__Required work__.
a) In the legislative session recap, write out the part starting at "Week four of" and ending at "for further consideration.", replacing "McCleary" with "the school funding case" each time it occurs.
b) For each statement, say yes or no according to the legislative session recap and quote the words that decide it: (i) The House passed a bill to expand Breakfast After the Bell programs. (ii) The motion to bring the two-thirds tax resolution to a vote succeeded. (iii) Policy committee cutoff is scheduled for Friday, Feb. 5.
c) Continue the legislative session recap from the point where it stops.
━━━ Passage to read ━━━
Week four of the 60-day legislative session has begun. Here's a quick recap of what happened last week:
Education bills: I'm calling this week “education week.” The House passed a number of policy reforms, including bills that would address dropout prevention for at-risk youth and expand Breakfast After the Bell programs. We also passed a fundamental piece of legislation to address the K-12 education funding case, McCleary. That bill will help the Legislature assess the price tag of basic education and how much local levy money is contributing to the state's basic education program. In order to fully address McCleary by 2018, we must have adequate data to put an effective plan in motion. The bills now move on to the Senate for further consideration.
I-1366: House Republicans attempted to reassure taxpayers their calls to make state government exercise fiscal responsibility are not falling on deaf ears. Via a procedural move on the House floor, we attempted to bring a resolution to a vote that would have sent voters an amendment to the state constitution requiring a two-thirds vote of the Legislature to raise taxes. However, that motion failed on a 49-48 party-line vote. Voters have told us six times since 1993 that they want a two-thirds vote requirement of the Legislature to raise taxes, and every time, the Supreme Court has invalidated the will of the people. On Jan. 21, a King County Superior Court judge ruled the most recent initiative passed in November 2015 unconstitutional, and the state Supreme Court is expected to rule on the decision in the coming weeks. I hope this time the state Supreme Court rules on the side of the people.
Policy committee cutoff is scheduled for Friday, Feb. 5. This means bills currently in policy committees that do not pass out of their respective committees by Friday likely will not progress this session.
━━━ Provided data ━━━
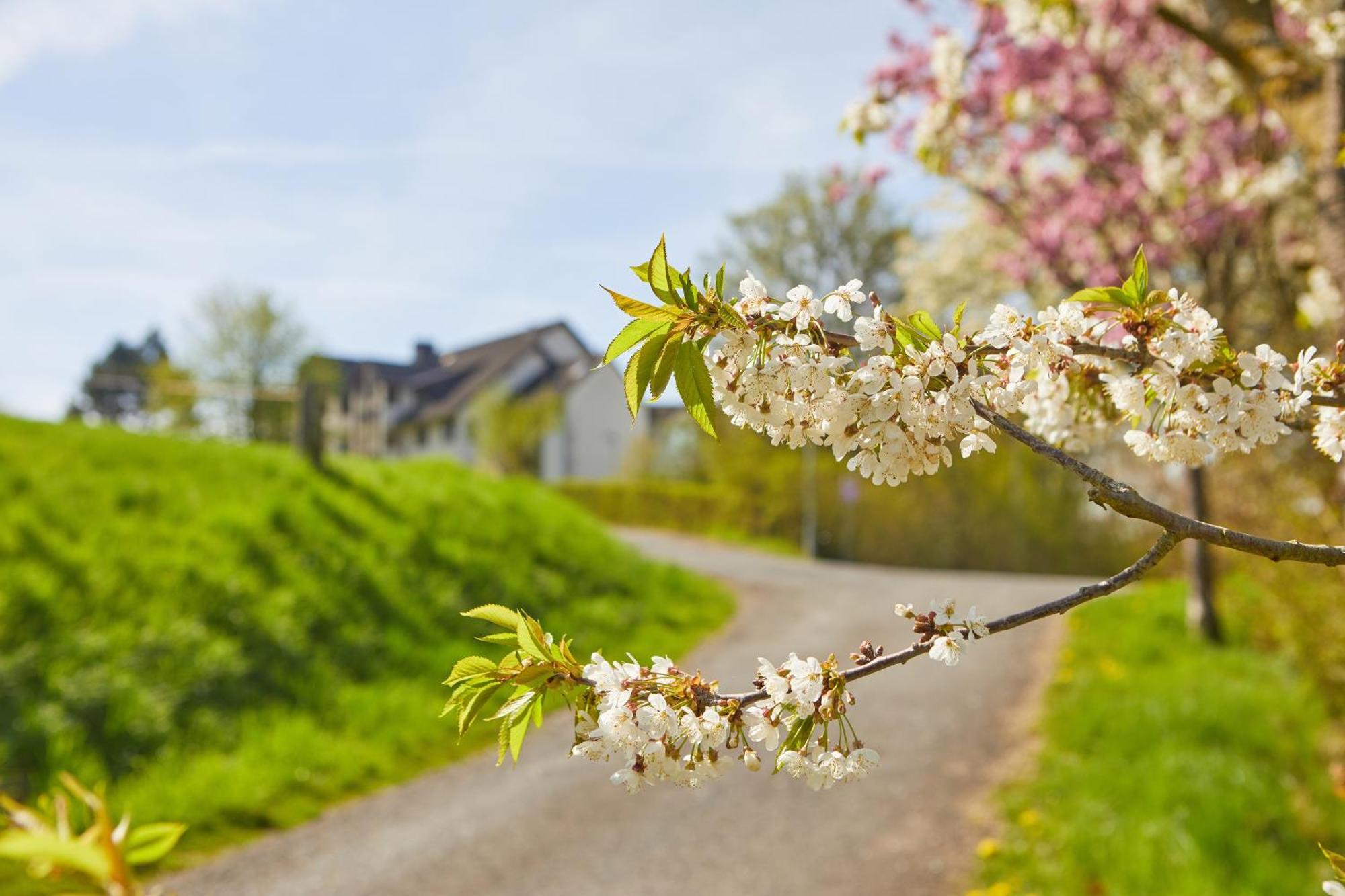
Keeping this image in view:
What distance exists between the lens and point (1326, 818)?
16.6ft

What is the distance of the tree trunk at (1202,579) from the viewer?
30.2 ft

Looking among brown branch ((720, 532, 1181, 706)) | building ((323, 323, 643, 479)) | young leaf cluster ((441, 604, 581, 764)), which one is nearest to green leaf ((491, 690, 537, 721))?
young leaf cluster ((441, 604, 581, 764))

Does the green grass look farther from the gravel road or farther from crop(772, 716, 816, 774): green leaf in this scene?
crop(772, 716, 816, 774): green leaf

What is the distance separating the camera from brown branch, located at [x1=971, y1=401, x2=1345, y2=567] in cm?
113

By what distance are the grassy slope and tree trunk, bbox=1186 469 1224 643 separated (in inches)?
199

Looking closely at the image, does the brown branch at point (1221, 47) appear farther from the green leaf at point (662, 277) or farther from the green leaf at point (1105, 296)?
the green leaf at point (662, 277)

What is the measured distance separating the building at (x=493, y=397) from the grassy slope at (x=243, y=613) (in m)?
20.9

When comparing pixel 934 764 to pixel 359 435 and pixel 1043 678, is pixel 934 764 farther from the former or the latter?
pixel 359 435

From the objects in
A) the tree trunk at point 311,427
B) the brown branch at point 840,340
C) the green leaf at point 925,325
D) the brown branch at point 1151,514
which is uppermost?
the tree trunk at point 311,427

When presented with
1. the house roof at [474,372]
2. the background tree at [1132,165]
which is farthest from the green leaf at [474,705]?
the house roof at [474,372]

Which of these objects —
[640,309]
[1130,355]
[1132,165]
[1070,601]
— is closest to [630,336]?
[640,309]

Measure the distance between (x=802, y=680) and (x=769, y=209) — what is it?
1061 inches

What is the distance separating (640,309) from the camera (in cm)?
112

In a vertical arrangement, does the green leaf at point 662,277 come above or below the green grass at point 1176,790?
above
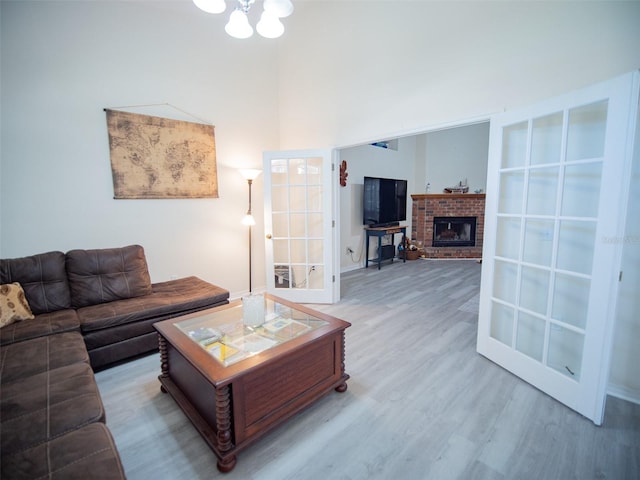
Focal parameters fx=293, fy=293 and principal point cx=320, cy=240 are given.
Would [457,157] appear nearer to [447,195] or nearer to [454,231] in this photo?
[447,195]

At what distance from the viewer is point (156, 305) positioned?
2.54 m

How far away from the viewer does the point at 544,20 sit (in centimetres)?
198

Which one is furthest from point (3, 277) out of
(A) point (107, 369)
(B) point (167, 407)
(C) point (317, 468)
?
(C) point (317, 468)

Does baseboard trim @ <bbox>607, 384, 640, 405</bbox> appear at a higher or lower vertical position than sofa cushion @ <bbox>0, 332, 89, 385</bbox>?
lower

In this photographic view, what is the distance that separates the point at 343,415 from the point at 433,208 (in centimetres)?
592

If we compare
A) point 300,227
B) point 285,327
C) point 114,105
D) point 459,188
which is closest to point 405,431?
point 285,327

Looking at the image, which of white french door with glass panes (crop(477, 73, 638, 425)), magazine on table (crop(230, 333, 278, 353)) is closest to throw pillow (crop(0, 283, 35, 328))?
magazine on table (crop(230, 333, 278, 353))

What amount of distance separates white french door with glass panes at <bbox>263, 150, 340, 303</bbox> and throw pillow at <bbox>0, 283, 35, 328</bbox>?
232 cm

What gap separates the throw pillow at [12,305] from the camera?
212 cm

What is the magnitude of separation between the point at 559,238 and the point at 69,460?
2.72 metres

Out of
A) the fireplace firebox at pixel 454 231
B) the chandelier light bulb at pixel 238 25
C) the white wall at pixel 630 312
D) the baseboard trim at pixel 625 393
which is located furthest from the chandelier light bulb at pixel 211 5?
the fireplace firebox at pixel 454 231

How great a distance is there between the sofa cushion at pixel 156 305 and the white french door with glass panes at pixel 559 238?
2520mm

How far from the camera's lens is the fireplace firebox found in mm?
6801

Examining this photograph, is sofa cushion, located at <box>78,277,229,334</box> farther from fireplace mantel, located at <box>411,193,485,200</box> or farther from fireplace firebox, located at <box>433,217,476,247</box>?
fireplace firebox, located at <box>433,217,476,247</box>
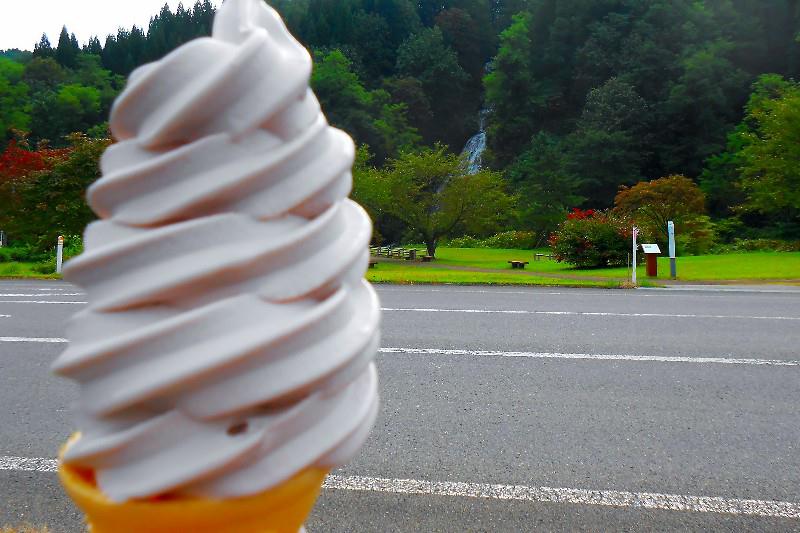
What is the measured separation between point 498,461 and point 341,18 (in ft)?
268

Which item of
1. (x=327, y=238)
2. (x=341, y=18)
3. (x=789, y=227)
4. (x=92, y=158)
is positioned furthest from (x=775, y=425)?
(x=341, y=18)

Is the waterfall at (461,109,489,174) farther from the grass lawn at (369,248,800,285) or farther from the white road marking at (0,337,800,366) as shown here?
the white road marking at (0,337,800,366)

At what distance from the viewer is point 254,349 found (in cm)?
99

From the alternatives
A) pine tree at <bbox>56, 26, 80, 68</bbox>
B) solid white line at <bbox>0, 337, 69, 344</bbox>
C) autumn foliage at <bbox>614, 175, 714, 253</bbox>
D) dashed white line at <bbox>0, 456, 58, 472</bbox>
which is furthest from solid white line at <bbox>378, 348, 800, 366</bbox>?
pine tree at <bbox>56, 26, 80, 68</bbox>

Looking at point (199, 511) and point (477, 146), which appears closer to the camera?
point (199, 511)

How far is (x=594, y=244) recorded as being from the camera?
72.2 feet

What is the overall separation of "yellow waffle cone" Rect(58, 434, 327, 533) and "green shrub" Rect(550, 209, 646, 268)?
2196 centimetres

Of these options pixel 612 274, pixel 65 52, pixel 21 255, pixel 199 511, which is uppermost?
pixel 65 52

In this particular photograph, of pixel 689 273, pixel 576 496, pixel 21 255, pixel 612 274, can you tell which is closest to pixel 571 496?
pixel 576 496

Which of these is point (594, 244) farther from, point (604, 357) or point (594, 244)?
point (604, 357)

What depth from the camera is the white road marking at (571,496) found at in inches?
97.7

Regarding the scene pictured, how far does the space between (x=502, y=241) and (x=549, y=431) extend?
38.9 metres

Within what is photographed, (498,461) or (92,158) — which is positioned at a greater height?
(92,158)

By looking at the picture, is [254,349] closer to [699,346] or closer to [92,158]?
[699,346]
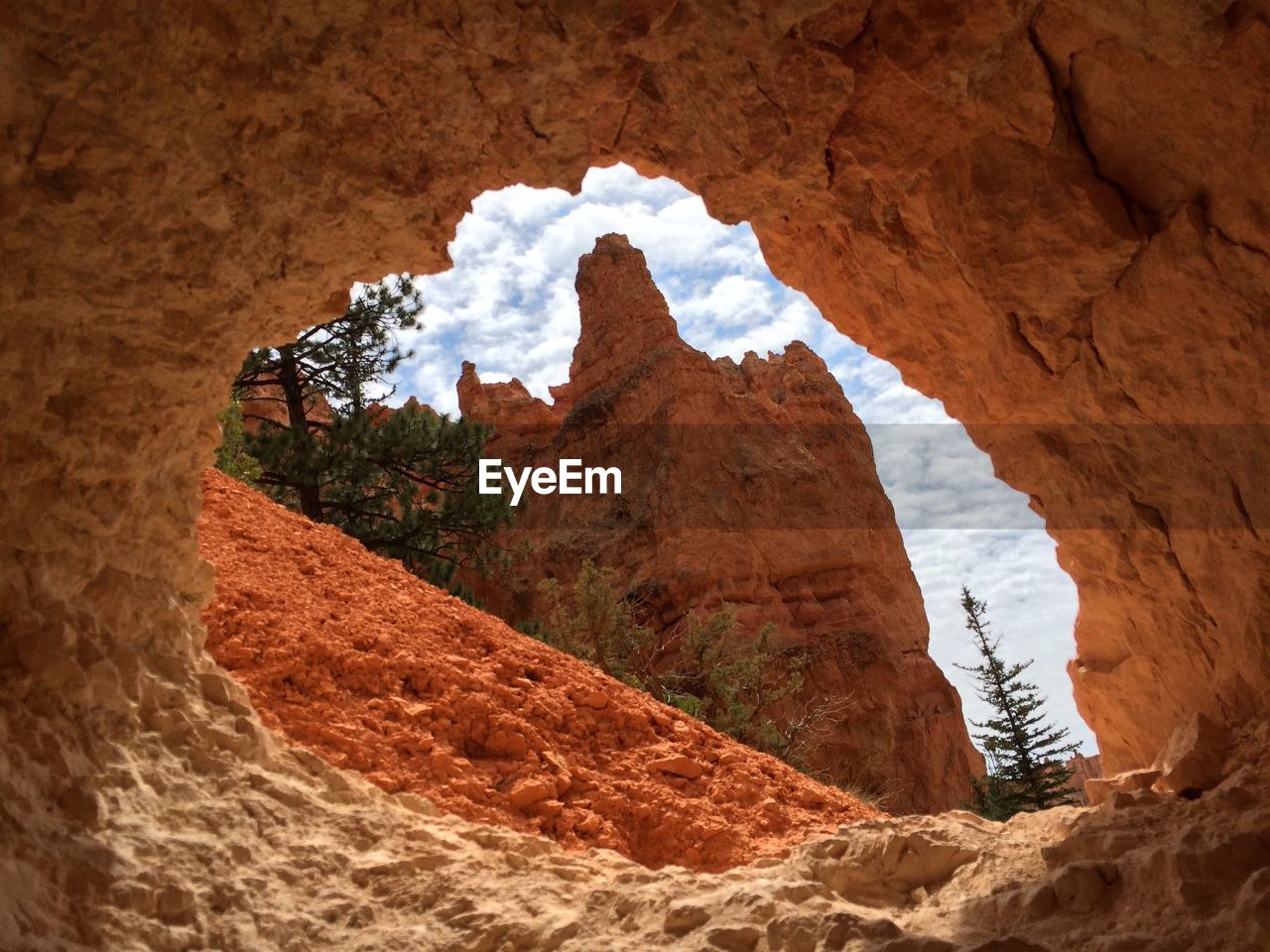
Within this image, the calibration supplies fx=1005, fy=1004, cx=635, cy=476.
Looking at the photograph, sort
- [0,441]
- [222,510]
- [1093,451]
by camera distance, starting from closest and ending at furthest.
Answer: [0,441], [1093,451], [222,510]

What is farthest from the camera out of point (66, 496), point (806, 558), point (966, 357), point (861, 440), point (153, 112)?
point (861, 440)

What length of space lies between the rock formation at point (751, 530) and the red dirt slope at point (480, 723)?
13.2 meters

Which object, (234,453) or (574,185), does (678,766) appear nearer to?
(574,185)

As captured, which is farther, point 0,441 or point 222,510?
point 222,510

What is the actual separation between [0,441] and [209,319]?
843 millimetres

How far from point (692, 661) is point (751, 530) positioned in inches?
322

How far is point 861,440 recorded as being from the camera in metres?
32.6

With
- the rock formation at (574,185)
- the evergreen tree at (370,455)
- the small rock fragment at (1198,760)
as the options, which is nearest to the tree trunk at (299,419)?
the evergreen tree at (370,455)

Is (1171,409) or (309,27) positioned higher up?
(309,27)

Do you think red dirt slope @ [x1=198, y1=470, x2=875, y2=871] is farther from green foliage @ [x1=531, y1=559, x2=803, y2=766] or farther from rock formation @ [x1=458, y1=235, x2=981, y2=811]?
rock formation @ [x1=458, y1=235, x2=981, y2=811]

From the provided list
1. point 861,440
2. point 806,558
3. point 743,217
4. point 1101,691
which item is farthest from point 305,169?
point 861,440

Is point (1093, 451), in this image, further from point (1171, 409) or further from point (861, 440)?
point (861, 440)

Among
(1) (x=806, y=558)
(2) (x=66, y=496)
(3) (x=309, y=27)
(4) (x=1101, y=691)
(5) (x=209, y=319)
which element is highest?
(1) (x=806, y=558)

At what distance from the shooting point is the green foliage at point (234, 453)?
12.2m
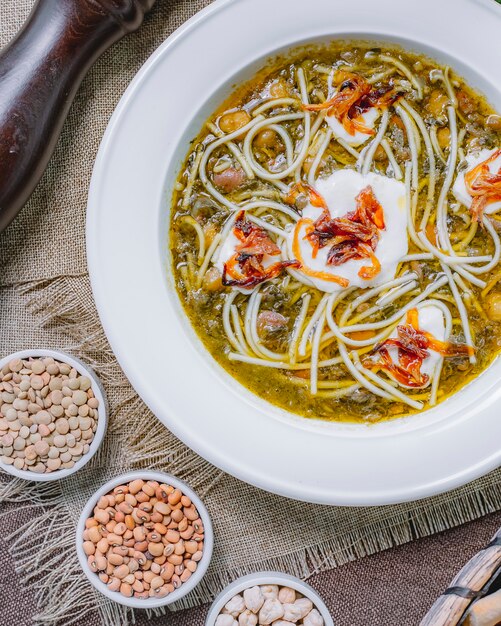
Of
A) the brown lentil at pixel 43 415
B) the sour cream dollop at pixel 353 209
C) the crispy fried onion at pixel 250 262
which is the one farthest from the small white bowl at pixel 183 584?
the sour cream dollop at pixel 353 209

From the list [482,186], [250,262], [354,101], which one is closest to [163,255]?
[250,262]

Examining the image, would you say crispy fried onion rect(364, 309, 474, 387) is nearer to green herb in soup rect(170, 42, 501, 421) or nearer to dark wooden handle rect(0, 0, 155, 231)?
green herb in soup rect(170, 42, 501, 421)

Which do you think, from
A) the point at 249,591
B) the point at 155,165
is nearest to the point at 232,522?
the point at 249,591

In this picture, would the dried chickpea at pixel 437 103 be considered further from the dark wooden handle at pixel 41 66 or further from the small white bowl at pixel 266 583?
the small white bowl at pixel 266 583

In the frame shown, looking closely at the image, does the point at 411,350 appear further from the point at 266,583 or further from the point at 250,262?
the point at 266,583

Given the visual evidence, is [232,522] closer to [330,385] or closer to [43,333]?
[330,385]
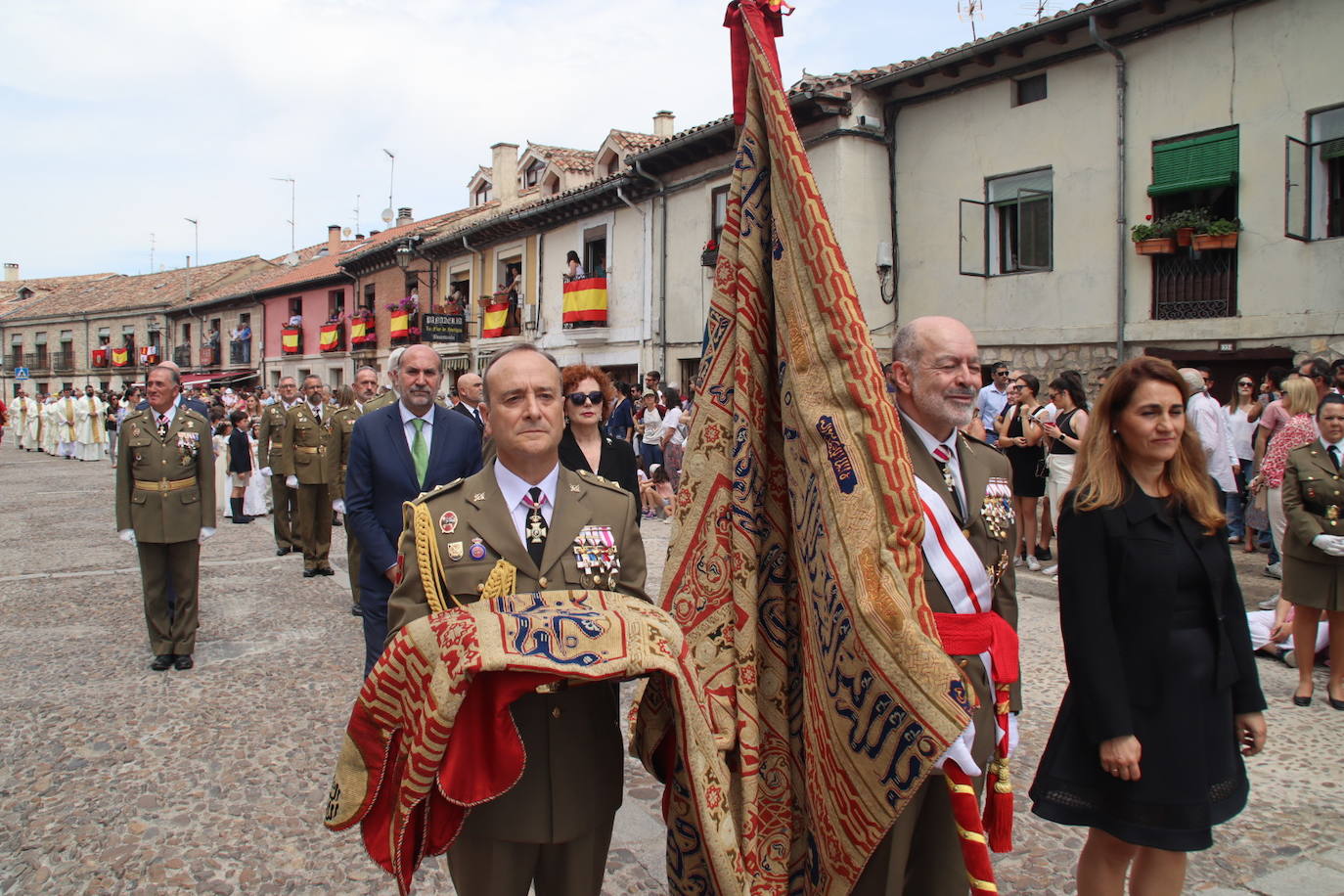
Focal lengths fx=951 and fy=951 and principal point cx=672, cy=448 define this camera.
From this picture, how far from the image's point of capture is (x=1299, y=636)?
5.09 m

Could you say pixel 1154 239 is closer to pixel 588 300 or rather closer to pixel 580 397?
pixel 580 397

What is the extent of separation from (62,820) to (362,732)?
8.79ft

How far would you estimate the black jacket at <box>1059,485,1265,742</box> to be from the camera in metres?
2.47

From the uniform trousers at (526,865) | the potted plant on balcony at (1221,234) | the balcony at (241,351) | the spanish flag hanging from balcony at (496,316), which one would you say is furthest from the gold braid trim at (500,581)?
the balcony at (241,351)

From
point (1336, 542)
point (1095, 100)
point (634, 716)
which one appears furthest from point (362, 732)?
point (1095, 100)

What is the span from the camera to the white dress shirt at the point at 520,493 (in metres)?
2.22

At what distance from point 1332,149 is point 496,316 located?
19.3 metres

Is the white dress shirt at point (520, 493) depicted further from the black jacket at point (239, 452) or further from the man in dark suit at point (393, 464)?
the black jacket at point (239, 452)

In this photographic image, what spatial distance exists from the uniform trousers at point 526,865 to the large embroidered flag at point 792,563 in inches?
7.5

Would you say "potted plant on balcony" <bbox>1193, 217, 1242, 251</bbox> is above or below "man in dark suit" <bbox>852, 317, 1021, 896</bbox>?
above

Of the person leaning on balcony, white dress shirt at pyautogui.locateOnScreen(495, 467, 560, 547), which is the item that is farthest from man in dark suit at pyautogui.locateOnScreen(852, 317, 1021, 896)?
the person leaning on balcony

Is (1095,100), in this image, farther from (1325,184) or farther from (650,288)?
(650,288)

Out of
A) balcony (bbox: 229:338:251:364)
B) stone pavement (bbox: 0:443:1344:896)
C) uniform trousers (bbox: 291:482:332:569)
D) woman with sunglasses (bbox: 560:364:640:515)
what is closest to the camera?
stone pavement (bbox: 0:443:1344:896)

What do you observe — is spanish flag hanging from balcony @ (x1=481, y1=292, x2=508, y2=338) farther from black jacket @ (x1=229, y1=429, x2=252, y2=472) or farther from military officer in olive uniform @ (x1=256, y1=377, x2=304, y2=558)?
military officer in olive uniform @ (x1=256, y1=377, x2=304, y2=558)
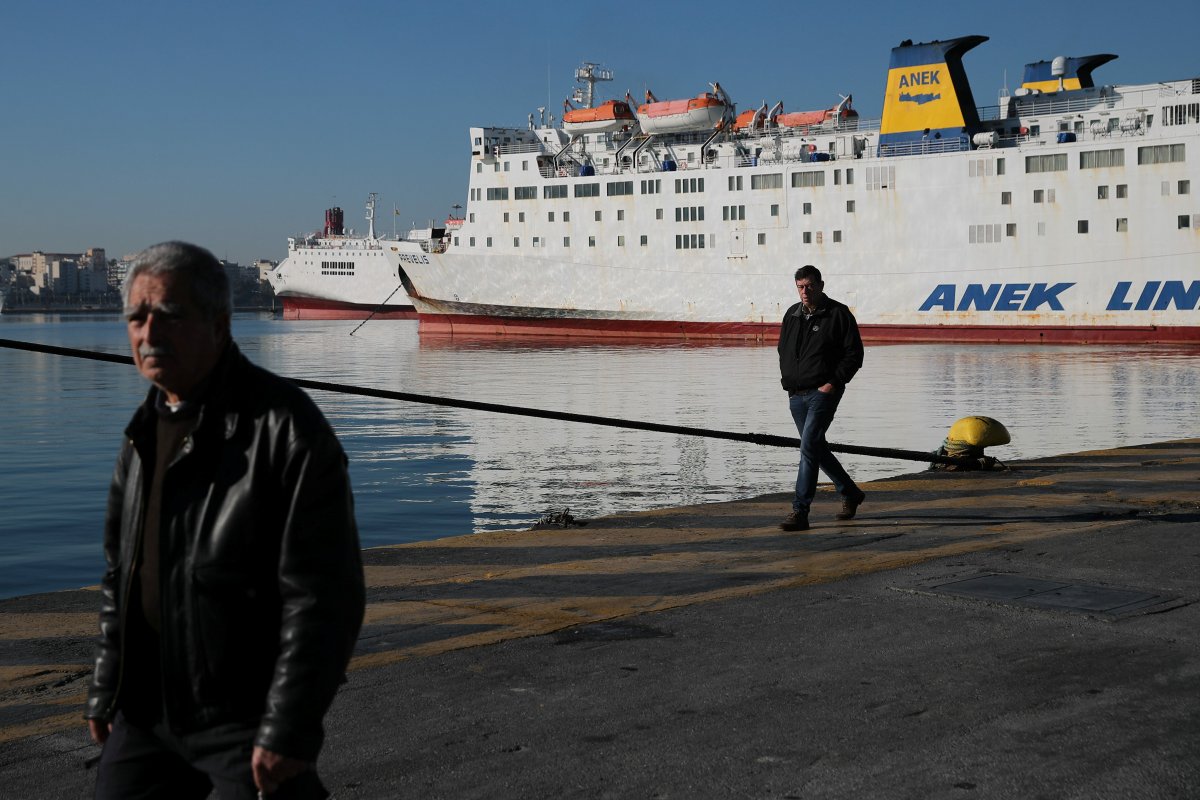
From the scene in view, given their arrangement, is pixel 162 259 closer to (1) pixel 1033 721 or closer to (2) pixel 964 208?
(1) pixel 1033 721

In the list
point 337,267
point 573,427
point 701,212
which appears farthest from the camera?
point 337,267

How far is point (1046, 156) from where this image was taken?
4553cm

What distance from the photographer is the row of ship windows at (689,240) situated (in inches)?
1964

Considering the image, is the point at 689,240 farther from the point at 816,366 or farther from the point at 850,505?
the point at 816,366

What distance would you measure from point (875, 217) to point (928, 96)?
5.12 m

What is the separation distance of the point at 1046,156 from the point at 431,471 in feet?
118

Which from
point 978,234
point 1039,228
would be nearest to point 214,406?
point 1039,228

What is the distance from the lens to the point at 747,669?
4812mm

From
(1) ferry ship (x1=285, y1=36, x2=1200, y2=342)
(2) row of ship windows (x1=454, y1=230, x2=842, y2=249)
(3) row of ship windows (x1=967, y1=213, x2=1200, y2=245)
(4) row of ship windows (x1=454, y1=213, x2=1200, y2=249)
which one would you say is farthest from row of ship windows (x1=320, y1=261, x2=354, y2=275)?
(3) row of ship windows (x1=967, y1=213, x2=1200, y2=245)

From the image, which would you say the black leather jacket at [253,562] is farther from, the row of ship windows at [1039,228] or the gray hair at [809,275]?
the row of ship windows at [1039,228]

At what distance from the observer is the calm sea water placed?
41.5ft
━━━
__Outputs for the tasks__.
a)
Week four of the 60-day legislative session has begun. Here's a quick recap of what happened last week:
Education bills: I'm calling this week “education week.” The House passed a number of policy reforms, including bills that would address dropout prevention for at-risk youth and expand Breakfast After the Bell programs. We also passed a fundamental piece of legislation to address the K-12 education funding case, the school funding case. That bill will help the Legislature assess the price tag of basic education and how much local levy money is contributing to the state's basic education program. In order to fully address the school funding case by 2018, we must have adequate data to put an effective plan in motion. The bills now move on to the Senate for further consideration.

b)
(i) Yes: "The House passed a number of policy reforms, including bills that would address dropout prevention for at-risk youth and expand Breakfast After the Bell programs."
(ii) No: "However, that motion failed on a 49-48 party-line vote."
(iii) Yes: "Policy committee cutoff is scheduled for Friday, Feb. 5."

c)
Expanding justice in felony sex-offense cases
My bill that would remove the statute of limitations on some felony sex offenses, such as rape, child molestation, sexual exploitation of a minor, and other crimes was heard in Olympia today. Listening to the testimony from sexual violence victims and survivors, including my wife, was emotionally trying. I'm hopeful we get this bill passed so victims emboldened to speak up will have an avenue to seek justice.
House Bill 2873, is a result of the work being done on the Sexual Assault Forensic Examination , or “SAFE,” Task Force, which looks at best practices for managing aspects of sexual assault examinations and funding options to reduce the number of untested sexual assault examination kits in Washington that were collected prior to July 24, 2015.
The bill is scheduled for executive session Feb. 5.
Preventing elder isolation
I have been privileged this session to work with Rep. Linda Kochmar of Federal Way and the daughter of former Top-40 radio legend Casey Kasem to co-sponsor legislation to help prevent elder isolation.
House Bill 2401 establishes that adults have the right to visit with, and receive communications from whomever they choose, and would allow any person to file a petition to compel visitation with a loved one in situations when access has been impeded. The adjoining bill, House Bill 2402, would require guardians to provide loved ones with notice in the event of hospitalization or death of a loved one.
You may recall the tragic legal disputes that arose during the final months of Kasem's life. In 2014, Kasem's second wife pulled him out of an assisted living facility in California against medical advice and brought him to a home near Gig Harbor, Washington. A legal battle then ensued during which Kasem's daughter, Kerri Kasem, was appointed as his conservator with the power to control his medical care. Mr. Kasem passed away in Gig Harbor as a result of bedsores and infections on June 15, 2014.
Unfortunately, the Kasem family is not alone in having to endure these often ugly, heated battles to see their parents and loved ones during their final days. It's important we ensure other families don't have to experience what the Kasem's did.
My prefire mitigation plan bill that I discussed in my last email update received a public hearing in the House Agriculture and Natural Resources Committee last week. Briefly, this bill would develop a statewide prefire mitigation plan and create a separate, nonappropriated wildfire prevention account in the state Treasury.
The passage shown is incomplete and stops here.